It’s hard to find a really good metaphor for the relationship between SAP and Open Text(OTEX). Open Text announced at their user conference that SAP will be remarketing OT’s Vendor Invoice Management as well as a recently acquired Captaris capture solution under the SAP name. Lately, much of OT’s growth has seemed to come from this new / old relationship with SAP. You can’t argue with success. Clearly their SAP resell channel, particularly outside the US, has been largely responsible for their “stronger than the competition” performance of late.
The success of the resell channel drew me into looking closer at the dynamics in play. Content management as infrastructure is something we have promoted for years with varying degrees of success. What has played out however is that more often than not it is application platform rather than the service layer that tends to drive the decision making.
If a customer adopts SAP, at some point they need a content management solution – then they go buy what the ERP vendor tells him works best -so much the better if its bundled on the same license agreement. Saves you a trip to see your legal department. Seldom is the service layer genuinely defined first apart from the business application layer.
SAP (despite being included in Gartner’s ECM report) is not a significant player in ECM. I’ve written before about their pushing of iXOS,the cooling off after OT bought them followed by the recent thaw and heating up of the relationship. More often than not, sales of SAP business apps are leading to supporting content management deals.

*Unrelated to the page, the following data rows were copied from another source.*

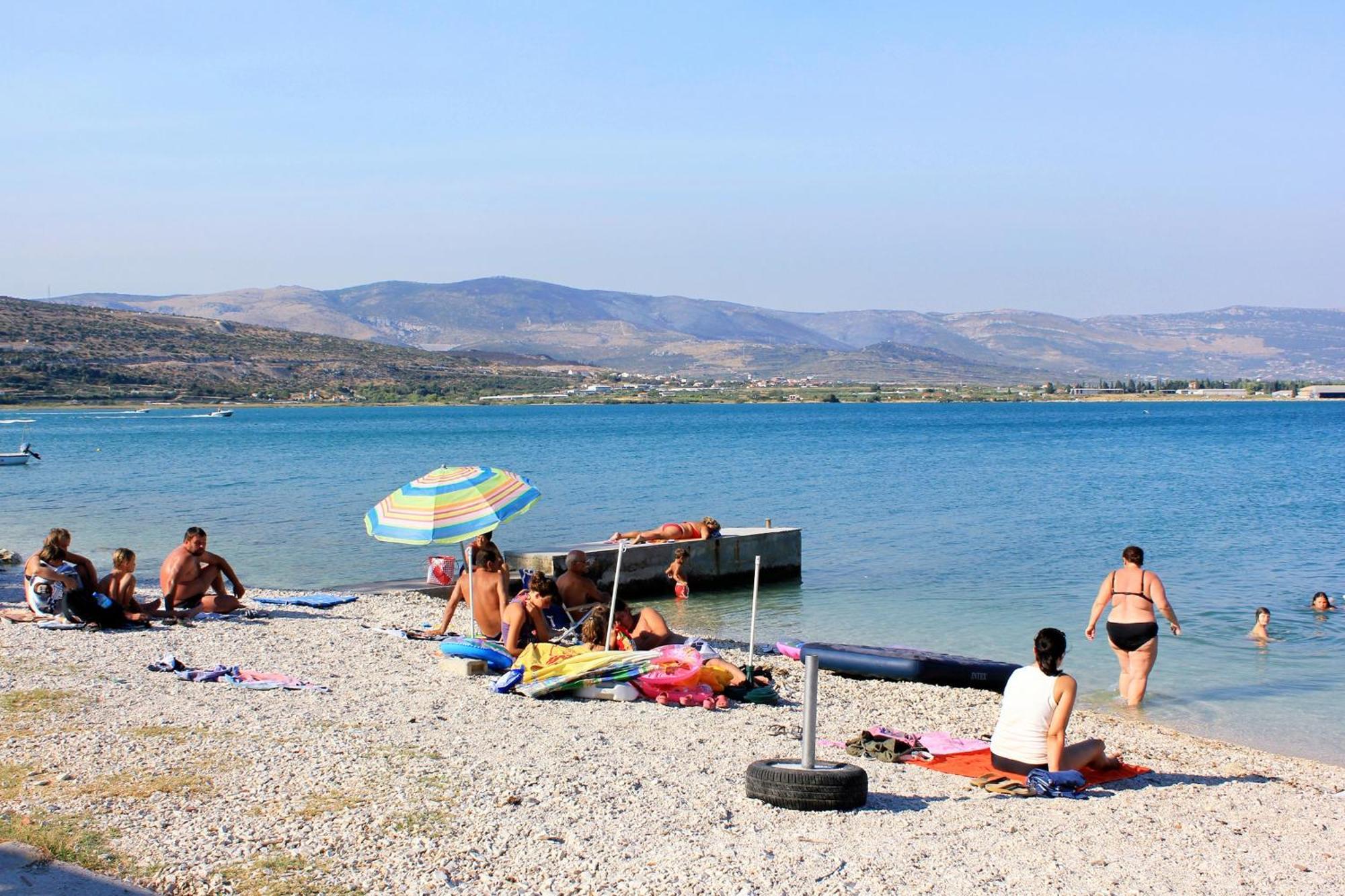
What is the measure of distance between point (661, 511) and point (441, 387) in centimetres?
13440

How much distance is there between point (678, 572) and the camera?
18828 mm

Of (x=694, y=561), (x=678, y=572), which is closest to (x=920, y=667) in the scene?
(x=678, y=572)

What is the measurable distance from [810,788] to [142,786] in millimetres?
3666

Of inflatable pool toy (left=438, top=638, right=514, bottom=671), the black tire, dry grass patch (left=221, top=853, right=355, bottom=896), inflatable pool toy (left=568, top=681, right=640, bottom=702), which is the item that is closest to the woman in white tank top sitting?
the black tire

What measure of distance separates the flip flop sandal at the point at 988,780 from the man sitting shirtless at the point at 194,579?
8868 millimetres

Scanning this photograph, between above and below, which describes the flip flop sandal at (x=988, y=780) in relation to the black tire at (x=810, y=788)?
below

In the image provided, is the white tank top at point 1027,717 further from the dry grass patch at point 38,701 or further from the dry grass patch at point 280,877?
the dry grass patch at point 38,701

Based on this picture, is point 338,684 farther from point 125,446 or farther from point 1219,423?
point 1219,423

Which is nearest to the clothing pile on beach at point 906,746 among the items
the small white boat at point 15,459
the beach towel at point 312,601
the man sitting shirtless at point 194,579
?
the man sitting shirtless at point 194,579

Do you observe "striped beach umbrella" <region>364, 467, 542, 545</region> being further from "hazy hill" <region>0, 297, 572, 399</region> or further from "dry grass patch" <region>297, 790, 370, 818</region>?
"hazy hill" <region>0, 297, 572, 399</region>

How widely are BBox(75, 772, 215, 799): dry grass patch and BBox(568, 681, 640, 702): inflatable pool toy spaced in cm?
340

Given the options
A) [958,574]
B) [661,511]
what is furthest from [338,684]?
[661,511]

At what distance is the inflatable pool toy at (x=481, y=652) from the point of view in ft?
36.4

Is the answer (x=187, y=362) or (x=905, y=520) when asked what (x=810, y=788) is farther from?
(x=187, y=362)
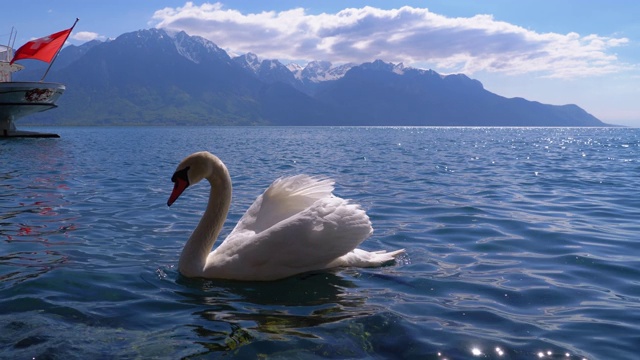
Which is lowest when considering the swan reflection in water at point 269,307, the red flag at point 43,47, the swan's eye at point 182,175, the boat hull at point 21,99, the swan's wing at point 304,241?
the swan reflection in water at point 269,307

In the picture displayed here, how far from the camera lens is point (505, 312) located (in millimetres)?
5547

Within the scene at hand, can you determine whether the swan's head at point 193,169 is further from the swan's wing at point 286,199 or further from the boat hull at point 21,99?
the boat hull at point 21,99

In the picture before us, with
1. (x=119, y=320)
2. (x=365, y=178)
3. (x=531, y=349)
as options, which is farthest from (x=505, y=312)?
(x=365, y=178)

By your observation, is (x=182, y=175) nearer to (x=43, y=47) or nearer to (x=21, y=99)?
(x=43, y=47)

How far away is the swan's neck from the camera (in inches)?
256

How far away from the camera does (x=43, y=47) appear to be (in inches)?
1890

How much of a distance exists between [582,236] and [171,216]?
754cm

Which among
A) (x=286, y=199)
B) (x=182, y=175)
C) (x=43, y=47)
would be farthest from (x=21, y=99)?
(x=286, y=199)

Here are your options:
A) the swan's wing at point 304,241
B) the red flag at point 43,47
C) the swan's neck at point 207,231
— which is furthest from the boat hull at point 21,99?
the swan's wing at point 304,241

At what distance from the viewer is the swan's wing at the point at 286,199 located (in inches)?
280

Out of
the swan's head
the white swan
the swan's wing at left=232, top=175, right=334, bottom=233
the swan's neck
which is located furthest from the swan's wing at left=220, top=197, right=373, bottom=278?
the swan's head

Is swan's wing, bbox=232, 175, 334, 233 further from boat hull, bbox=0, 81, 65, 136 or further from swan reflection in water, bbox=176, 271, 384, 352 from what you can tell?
boat hull, bbox=0, 81, 65, 136

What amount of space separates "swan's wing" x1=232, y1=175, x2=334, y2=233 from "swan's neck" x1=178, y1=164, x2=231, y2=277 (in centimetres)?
45

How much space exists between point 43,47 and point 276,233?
49177 millimetres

What about the other players. The most obvious example elsewhere is Oracle Financials (with other acquisitions JDEdwards and Siebel) will surely drive the acquired Stellent UCM and iBPM product lines. In this case the marriage was official but the result is the same. ECM sales driven by ERP. IBM business applications have pushed Content Manager but now they have FileNet as a better choice.
So, where does that leave EMC or more specifically – CMA. It may be time for an arranged marriage with a top tier ERP other than SAP. Oh sure, they might try and steal SAP away from OT. Documentum’s SAP integration is actually good but the iXOS ties run deep and it is the SAP sales force that must be won over. Who should they court though?
Unfortunately the obvious choices may be spoken for. Infor comes to mind as they are by some accounts #3 in the ERP space and are privately held. They are however an IBM partner. Farther down the line – Lawson has great promise as a challenger to SAP’s dominance in spite of lack luster first quarter results. There again IBM is listed as a parter. There are a few other interesting options including some open source. Of course there is the Microsoft suite as well. The question with Microsoft is whether or not Open Text has that relationship in hand and the fact that you always run the risk of Microsoft coming out with their own CMS support with SharePoint.
EMC-CMA needs serious relationship building with major business application vendors that is on par with the OT SAP relationship to maintain the prominence it now enjoys. EMC’s transactional content management offerings in particular have improved but without close ties with the broader business applications that need it, they will struggle to make the case to customers to choose theirs over what the ERP vendor has in his catalog.
As to SAP – they may never acquire OT, but if they live together long enough – sales people just start to assume there is no other option and history repeats itself.